:: Document section ::
══════════════════════════════

RNA was extracted with Trizol/RNeasy as described in Triviño et al. (2013). RNA quality was tested with an Agilent 2100 Bioanalyzer (Brolingen). Sample preparation and hybridization with ATH1 GeneChip (Affymetrix) was performed at the Centro Nacional de Biotecnología (Madrid). Three independent biological samples were used to hybridize each of the three slides used. The original hybridization results were deposited in ArrayExpress (accession number E-MTAB-3416).
Background correction, normalization and expression data averaging following optical reading of GeneChips with a 3000 7G scanner (Affymetrix), as well as conversion to.CEL files, was performed by robust multichip analysis (RMA) (Irizarry et al., 2003). Gene expression values were adjusted to a linear model to apply a contrast by Student's t-test using an empirical Bayes analysis (LIMMA, Smyth, 2004) and to obtain p-values. Benjamini and Hochberg's (1995) method was used to correct for false discovery rate (FDR). FDR adjusted p-values < 0.05 and fold changes between samples > ± 2 were considered significant. Transcripts absent in all genotypes were eliminated according to the MAS5 algorithm (Hubbell et al., 2002). Transcripts detected in at least two of the three replicates were considered “present.”

══════════════════════════════

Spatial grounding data

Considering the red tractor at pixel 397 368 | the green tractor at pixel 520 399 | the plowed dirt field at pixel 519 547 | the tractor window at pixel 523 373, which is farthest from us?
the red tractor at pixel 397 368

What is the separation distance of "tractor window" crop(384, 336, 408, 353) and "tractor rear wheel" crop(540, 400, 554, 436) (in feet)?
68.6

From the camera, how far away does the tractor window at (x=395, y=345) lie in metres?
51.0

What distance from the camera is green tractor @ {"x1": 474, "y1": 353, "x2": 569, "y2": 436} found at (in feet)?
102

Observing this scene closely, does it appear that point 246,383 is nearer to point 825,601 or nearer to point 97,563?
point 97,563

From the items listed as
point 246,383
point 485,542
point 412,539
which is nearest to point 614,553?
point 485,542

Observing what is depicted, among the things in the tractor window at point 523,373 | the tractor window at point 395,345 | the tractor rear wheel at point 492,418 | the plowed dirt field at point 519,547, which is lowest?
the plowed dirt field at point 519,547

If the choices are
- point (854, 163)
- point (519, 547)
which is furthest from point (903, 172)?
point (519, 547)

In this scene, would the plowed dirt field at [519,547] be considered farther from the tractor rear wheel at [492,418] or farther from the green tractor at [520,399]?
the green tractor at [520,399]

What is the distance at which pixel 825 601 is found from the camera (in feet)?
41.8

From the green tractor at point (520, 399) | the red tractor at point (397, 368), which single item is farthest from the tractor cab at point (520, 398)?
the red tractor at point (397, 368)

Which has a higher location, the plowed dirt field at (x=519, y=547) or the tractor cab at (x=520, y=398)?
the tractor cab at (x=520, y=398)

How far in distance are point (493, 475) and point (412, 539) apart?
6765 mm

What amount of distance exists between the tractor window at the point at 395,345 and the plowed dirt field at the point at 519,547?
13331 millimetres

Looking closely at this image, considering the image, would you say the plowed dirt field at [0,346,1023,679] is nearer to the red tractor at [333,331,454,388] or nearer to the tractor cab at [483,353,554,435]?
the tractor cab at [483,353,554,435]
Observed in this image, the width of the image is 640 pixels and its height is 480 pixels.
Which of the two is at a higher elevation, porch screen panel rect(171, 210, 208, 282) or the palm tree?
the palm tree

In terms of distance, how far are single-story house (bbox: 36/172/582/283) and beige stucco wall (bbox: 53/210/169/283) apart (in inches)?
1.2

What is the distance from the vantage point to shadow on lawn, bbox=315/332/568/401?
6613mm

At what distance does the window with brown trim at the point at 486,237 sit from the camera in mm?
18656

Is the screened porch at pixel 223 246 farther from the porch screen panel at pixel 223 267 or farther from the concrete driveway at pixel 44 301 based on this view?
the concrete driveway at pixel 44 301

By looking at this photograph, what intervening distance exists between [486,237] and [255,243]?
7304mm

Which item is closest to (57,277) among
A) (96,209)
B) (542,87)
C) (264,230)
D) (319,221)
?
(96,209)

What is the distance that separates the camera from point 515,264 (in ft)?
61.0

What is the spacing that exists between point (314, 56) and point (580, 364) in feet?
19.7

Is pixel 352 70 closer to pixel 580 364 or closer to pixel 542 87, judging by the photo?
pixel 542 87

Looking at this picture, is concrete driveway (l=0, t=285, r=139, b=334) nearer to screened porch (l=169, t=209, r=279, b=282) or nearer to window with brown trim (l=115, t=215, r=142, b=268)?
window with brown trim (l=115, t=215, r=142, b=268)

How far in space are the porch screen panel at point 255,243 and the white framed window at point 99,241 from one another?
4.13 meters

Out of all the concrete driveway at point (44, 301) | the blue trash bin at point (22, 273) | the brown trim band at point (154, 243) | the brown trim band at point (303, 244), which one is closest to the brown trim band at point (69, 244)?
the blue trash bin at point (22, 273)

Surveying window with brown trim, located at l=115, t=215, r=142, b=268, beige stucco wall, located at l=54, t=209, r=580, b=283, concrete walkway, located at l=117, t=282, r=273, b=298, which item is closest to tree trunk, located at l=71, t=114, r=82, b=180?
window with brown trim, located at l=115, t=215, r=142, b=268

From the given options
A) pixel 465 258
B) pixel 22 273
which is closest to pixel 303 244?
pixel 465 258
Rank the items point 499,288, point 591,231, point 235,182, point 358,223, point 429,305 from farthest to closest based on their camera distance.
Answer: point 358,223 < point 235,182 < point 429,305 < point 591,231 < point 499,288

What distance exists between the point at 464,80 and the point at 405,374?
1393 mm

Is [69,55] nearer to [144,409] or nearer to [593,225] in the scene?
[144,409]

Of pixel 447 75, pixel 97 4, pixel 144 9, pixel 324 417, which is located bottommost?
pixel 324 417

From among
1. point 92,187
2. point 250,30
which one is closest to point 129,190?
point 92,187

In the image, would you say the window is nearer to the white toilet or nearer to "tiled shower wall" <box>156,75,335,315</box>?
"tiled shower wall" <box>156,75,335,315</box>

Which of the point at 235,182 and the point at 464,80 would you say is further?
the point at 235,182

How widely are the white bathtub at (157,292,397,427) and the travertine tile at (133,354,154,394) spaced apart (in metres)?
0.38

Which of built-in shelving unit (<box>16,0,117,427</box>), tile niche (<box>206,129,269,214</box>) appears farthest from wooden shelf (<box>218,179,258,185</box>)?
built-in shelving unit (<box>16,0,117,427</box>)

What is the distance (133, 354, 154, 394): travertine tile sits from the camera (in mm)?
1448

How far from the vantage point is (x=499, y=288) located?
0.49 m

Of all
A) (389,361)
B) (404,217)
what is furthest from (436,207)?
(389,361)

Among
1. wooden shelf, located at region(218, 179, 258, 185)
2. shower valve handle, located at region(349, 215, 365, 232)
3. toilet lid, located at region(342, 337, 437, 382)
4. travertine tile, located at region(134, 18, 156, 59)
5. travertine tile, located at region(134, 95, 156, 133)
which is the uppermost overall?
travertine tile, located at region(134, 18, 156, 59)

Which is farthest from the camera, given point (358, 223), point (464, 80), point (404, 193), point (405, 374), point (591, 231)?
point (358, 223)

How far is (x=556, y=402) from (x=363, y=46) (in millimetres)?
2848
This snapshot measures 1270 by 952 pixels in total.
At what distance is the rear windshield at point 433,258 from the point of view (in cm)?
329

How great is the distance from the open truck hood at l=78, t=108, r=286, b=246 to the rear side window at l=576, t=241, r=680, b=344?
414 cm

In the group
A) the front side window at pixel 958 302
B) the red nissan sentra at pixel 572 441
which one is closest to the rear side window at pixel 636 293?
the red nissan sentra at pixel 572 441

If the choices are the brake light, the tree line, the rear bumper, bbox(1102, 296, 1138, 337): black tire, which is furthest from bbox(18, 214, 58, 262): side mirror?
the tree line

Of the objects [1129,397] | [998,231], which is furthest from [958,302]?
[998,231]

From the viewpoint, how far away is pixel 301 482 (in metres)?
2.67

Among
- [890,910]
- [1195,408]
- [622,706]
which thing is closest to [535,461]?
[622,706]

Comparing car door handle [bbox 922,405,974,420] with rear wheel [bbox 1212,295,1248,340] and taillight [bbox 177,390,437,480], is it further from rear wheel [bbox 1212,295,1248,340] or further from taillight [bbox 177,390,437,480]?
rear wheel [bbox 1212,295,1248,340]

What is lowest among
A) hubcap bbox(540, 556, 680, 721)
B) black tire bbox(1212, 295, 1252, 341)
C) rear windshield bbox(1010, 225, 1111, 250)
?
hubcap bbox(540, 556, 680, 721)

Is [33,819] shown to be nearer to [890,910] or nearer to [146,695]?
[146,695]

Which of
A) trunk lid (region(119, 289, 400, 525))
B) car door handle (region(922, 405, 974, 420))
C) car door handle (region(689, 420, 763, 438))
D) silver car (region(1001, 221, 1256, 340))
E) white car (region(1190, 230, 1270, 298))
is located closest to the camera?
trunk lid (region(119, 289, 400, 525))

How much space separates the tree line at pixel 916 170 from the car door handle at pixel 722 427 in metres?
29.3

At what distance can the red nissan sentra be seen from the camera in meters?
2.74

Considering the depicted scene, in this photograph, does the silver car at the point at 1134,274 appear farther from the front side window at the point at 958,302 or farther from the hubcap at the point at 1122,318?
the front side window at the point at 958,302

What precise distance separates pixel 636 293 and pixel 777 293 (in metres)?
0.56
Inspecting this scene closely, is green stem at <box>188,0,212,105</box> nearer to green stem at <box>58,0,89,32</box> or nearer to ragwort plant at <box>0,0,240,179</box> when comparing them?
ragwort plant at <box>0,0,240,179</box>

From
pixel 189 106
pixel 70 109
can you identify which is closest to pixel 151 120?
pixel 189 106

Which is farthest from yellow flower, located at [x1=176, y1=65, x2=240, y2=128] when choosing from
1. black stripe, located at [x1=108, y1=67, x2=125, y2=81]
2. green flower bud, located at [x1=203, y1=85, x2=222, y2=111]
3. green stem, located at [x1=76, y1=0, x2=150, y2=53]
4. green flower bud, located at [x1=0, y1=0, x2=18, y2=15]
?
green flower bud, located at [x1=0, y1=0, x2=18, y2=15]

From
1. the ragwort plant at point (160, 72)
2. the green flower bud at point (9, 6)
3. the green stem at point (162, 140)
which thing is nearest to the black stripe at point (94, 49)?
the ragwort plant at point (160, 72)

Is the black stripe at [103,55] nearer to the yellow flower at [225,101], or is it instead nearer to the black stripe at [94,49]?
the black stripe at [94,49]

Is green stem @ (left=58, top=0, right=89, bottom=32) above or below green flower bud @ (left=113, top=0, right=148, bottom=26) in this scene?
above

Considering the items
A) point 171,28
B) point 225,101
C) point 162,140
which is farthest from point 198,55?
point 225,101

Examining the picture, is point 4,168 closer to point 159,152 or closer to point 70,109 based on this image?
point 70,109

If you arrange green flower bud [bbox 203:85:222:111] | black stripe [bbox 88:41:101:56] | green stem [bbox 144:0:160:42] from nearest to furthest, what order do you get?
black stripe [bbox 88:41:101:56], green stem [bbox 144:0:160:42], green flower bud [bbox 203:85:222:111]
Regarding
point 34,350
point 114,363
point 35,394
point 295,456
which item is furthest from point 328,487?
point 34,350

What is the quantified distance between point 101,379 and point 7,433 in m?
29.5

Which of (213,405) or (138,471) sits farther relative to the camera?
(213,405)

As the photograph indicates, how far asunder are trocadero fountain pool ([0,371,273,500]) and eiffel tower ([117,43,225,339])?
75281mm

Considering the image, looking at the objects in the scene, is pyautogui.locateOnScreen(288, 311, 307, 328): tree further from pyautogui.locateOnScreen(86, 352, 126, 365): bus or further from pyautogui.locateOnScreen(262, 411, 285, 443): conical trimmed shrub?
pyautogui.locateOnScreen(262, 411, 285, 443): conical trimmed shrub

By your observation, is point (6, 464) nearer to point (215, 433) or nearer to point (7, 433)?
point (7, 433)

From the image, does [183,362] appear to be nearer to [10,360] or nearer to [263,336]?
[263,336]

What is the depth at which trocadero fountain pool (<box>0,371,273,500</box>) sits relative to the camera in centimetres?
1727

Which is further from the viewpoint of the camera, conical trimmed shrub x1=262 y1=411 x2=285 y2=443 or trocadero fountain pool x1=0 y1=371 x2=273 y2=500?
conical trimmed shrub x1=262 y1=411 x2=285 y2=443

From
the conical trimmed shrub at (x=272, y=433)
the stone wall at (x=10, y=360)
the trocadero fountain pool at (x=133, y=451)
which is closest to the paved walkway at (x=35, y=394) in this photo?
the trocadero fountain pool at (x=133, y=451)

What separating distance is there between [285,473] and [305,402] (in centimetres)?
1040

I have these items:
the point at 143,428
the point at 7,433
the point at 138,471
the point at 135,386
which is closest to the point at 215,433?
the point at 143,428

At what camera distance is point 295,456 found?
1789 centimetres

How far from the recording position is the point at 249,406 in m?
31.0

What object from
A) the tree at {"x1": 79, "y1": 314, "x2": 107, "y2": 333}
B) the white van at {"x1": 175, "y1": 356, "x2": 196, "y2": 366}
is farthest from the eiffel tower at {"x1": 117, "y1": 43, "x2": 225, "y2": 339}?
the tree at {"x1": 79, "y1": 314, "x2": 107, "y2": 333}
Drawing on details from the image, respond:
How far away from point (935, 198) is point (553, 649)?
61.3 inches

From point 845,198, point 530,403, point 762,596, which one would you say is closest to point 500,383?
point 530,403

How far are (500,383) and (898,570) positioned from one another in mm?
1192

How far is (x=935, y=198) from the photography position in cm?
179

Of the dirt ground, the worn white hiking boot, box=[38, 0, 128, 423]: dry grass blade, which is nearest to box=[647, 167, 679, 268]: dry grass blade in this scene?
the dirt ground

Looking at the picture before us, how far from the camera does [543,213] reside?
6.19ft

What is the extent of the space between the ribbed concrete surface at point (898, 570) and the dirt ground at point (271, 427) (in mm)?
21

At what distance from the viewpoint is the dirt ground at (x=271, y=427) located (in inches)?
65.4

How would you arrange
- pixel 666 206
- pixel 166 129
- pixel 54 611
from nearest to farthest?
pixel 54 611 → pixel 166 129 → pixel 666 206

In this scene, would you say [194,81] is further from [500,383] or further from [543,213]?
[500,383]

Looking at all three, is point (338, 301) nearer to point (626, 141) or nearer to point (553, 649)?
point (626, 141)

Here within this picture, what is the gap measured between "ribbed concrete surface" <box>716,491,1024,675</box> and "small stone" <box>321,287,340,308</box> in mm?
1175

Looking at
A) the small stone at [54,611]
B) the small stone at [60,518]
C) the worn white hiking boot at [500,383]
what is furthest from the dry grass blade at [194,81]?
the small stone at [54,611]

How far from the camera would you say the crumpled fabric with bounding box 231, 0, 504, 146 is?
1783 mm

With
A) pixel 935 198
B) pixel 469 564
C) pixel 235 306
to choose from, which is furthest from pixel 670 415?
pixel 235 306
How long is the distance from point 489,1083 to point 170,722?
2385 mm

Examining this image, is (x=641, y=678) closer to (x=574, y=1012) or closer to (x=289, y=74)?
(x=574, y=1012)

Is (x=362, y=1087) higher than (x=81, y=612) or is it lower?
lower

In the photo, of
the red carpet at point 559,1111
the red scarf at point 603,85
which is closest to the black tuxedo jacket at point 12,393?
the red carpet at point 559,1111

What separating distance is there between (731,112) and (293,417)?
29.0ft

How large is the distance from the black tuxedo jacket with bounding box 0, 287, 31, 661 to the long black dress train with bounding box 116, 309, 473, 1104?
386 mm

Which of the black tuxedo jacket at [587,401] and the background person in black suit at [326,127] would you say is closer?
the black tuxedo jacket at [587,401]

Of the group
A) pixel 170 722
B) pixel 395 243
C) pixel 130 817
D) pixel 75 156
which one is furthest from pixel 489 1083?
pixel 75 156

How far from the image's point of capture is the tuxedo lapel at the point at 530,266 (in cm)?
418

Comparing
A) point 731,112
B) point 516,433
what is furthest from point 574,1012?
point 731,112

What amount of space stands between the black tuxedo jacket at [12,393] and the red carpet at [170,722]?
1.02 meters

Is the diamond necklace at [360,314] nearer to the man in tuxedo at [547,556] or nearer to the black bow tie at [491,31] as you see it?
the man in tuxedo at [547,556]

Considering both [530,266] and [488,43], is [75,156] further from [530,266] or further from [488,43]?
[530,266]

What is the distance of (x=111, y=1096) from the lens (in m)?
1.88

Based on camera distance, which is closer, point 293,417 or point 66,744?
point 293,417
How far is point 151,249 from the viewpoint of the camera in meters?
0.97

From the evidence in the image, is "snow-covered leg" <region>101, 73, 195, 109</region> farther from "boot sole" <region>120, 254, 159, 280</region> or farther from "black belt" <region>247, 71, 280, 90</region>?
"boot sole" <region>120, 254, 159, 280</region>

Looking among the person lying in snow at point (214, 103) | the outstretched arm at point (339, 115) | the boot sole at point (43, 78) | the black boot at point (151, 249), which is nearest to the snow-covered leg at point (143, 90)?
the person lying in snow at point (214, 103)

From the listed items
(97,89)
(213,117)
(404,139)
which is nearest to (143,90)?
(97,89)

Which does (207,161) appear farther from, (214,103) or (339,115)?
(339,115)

══════════════════════════════

:: Work item ::
In the microarray methods text, what accession number did the original hybridization results receive in ArrayExpress? The data is not needed for this work.

:: Solved exercise ::
E-MTAB-3416